Tags: Hamstring, Grip, Conditioning
At Westside Barbell, we have the luxury of having access to some of the best powerlifting equipment and machines that money can buy. Over the years, Louie has invented and collected many different machines that play a major role in the development of our powerlifters, fighters, and athletes. Unfortunately, not everyone has the ability to train at a facility as well equipped as Westside Barbell, but with some creativity, you can come up with different setups to mimic the desired training effect. One of the best ways to go about this is by using your Westside bands. Below, we will go over a few of the ways you can use your Westside bands in place of common pieces of equipment found in a gym.

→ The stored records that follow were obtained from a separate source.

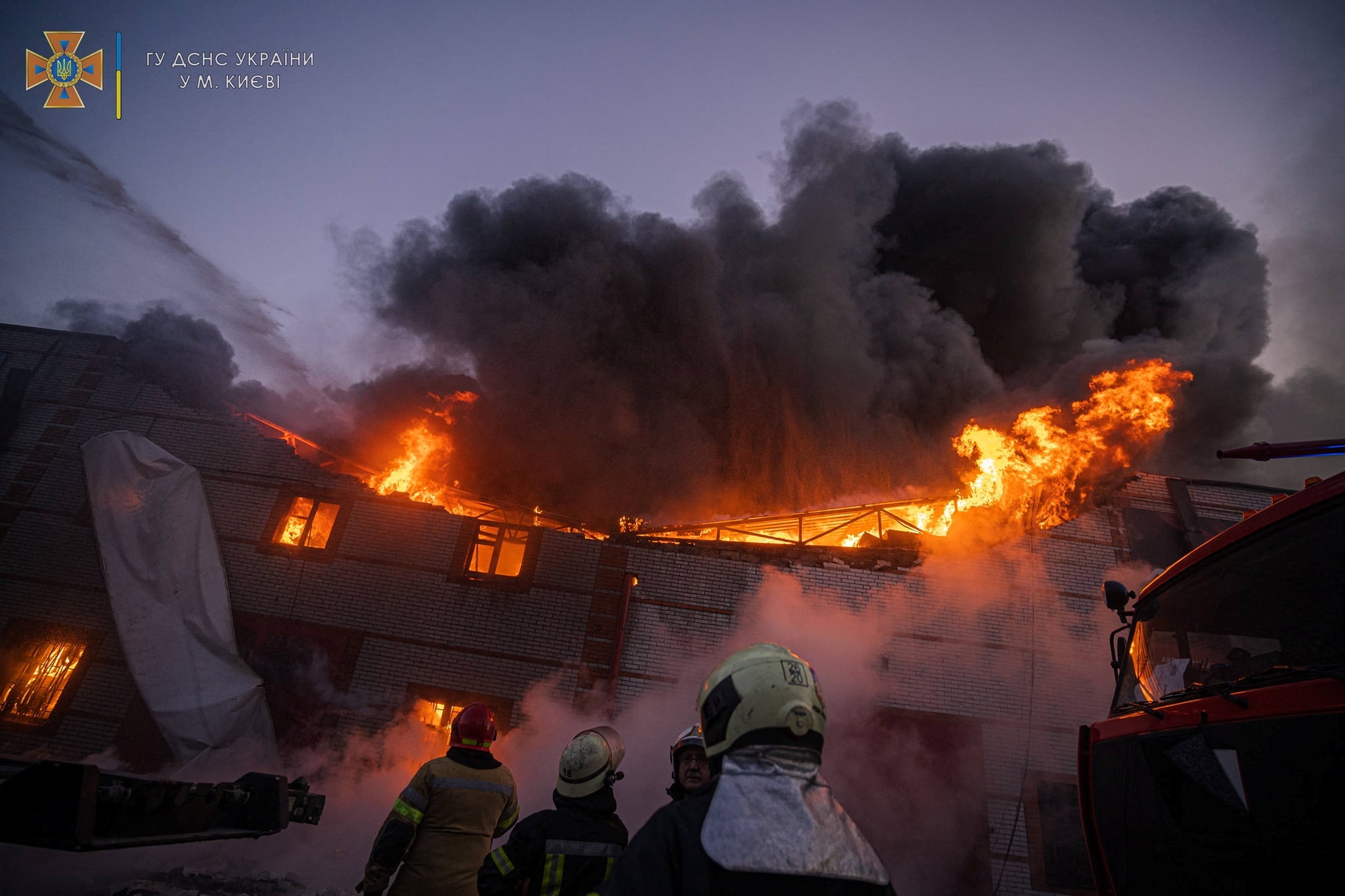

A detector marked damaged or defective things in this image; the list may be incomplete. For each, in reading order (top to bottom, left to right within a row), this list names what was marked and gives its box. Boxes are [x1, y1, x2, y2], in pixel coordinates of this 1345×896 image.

broken window [275, 494, 342, 551]
broken window [468, 523, 531, 578]
damaged brick building [0, 324, 1282, 896]
broken window [0, 635, 87, 725]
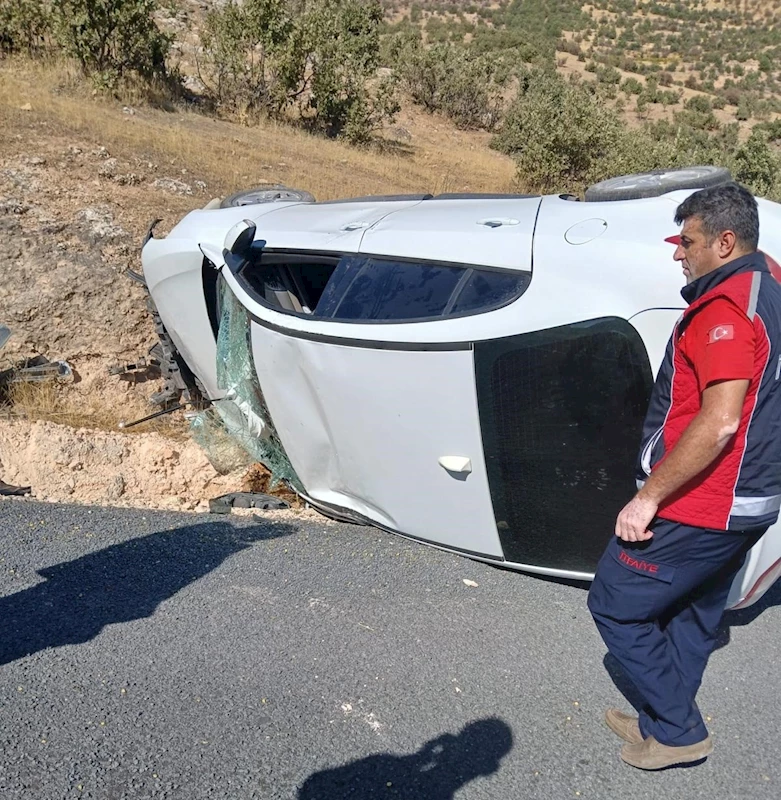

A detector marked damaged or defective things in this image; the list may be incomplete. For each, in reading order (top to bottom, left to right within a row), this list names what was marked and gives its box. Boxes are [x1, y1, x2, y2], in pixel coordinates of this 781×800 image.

white overturned car [140, 167, 780, 608]
dented car body [143, 183, 780, 608]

Dumbbell Bench Press with Minibands
An excellent exercise to develop both pec and tricep strength, the dumbbell bench press with minibands is easy to set up and extremely effective. To set this exercise up, you will take a miniband or a monster miniband, place it in one hand, wrap the band around your back, and place the other side of the band in your other hand. This can be done by using the complete band at length for weaker lifters, or halved for stronger lifters. Once you have the band in each hand and wrapped around your back properly, you will then pull tension into the band and grab some dumbbells to press. Once you have begun pressing the dumbbells you will focus on controlled reps, squeezing the pecs and triceps against the bands as you lockout each rep. This exercise is great for building size and strength in the pecs, triceps, and shoulders.

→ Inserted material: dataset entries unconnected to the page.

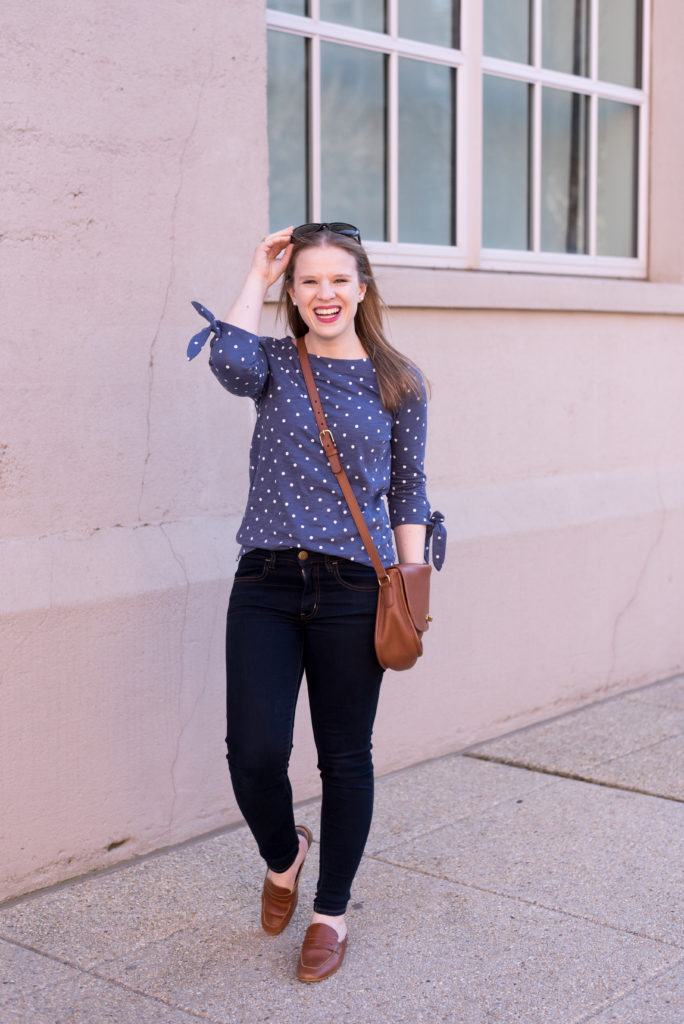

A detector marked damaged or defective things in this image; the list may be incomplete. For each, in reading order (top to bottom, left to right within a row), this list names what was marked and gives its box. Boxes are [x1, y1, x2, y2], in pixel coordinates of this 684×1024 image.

pavement crack [462, 749, 679, 802]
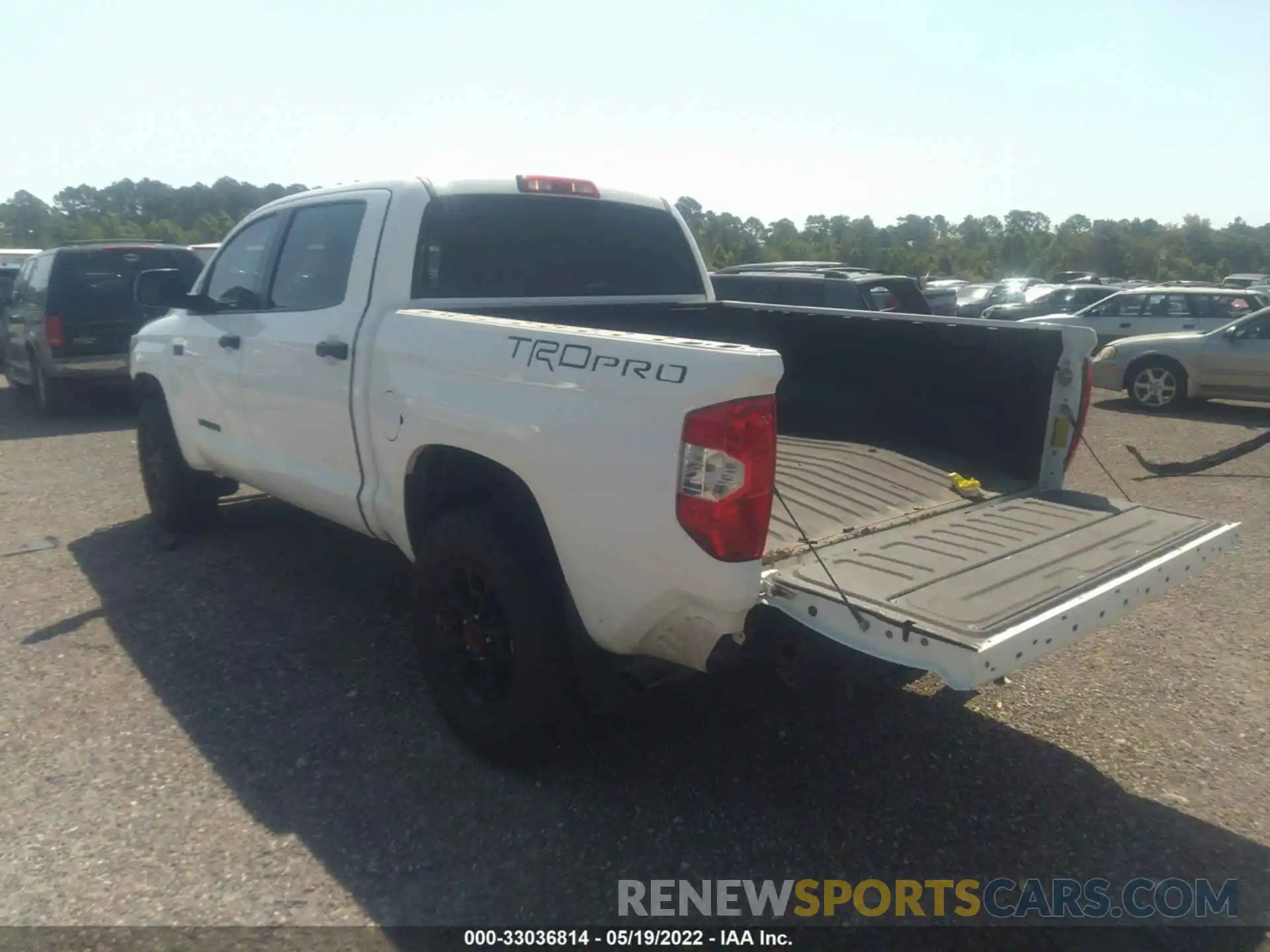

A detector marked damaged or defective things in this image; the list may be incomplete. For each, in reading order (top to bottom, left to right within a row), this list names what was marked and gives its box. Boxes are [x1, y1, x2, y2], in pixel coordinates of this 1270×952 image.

damaged tailgate [762, 492, 1238, 693]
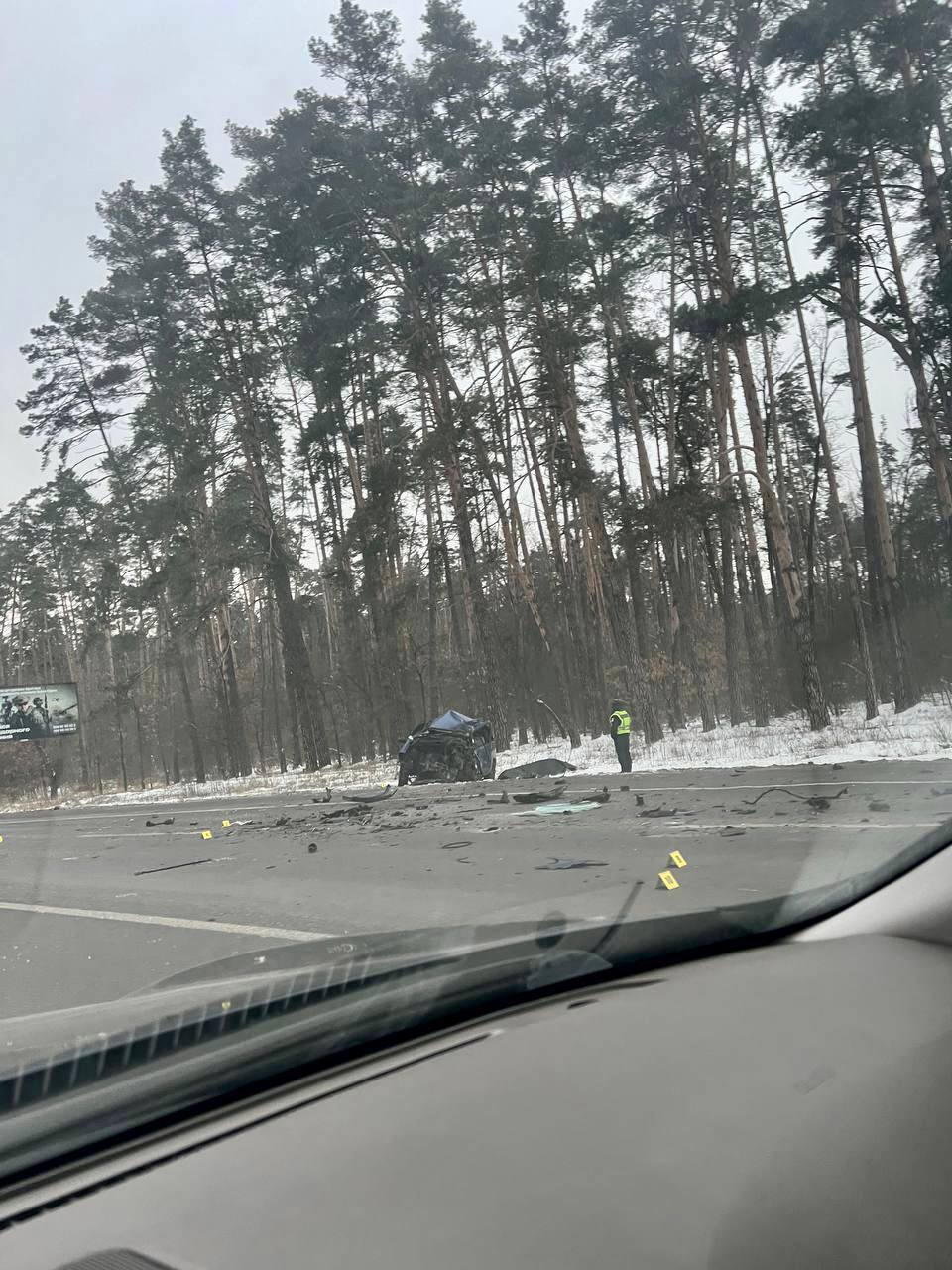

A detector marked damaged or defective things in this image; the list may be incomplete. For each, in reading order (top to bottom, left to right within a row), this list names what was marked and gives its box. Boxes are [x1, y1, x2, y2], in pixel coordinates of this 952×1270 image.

destroyed car [399, 714, 494, 786]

One of the most common movements for hamstrings, the hamstring curl is a great way to develop strong and healthy hamstrings. The problem with hamstring curls is the fact you usually need a machine to do them correctly and effectively. If you own a small or home gym, spending the money and losing the space to a hamstring curl machine is not exactly the smartest move, so this is where a set of Westside bands come in handy.
To set this exercise up all you need to do is connect the bands to a rack or heavy dumbbell, get a bench to sit or lay on, connect the other end of the band around your ankles, and begin curling with your hamstrings. This exercise can be done by sitting or laying on a bench, or standing. To create proper tension you want to make sure you have the band stretched enough so there is no slack when you reset for your next rep. We recommend using a band that provides you with enough tension that you can do at least fifteen to twenty full range of motion reps. Do not overload the band tension and do partial reps, this not only reduces the effectiveness of this exercise, it increases the chance of injury as well.
Pressdowns / Pulldowns
Another great way to use your Westside bands is in place of a cable pulldown machine. Once again, many small or home gym owners do not have the space to have large cable machines in their gym, so having alternatives to mimic cable dependent exercises is necessary. By hanging your bands from a crossbar of a squat rack, you can get creative and pretty much mimic any pulldown or press down exercise that would typically be done using a cable machine. Whether you use a bench to sit down and do some pulldowns or rows to focus on back work, or use the bands to perform tricep pressdowns or face pulls, a set of Westside bands can save you a lot of extra money buying extra equipment that takes up more space than you have to give up.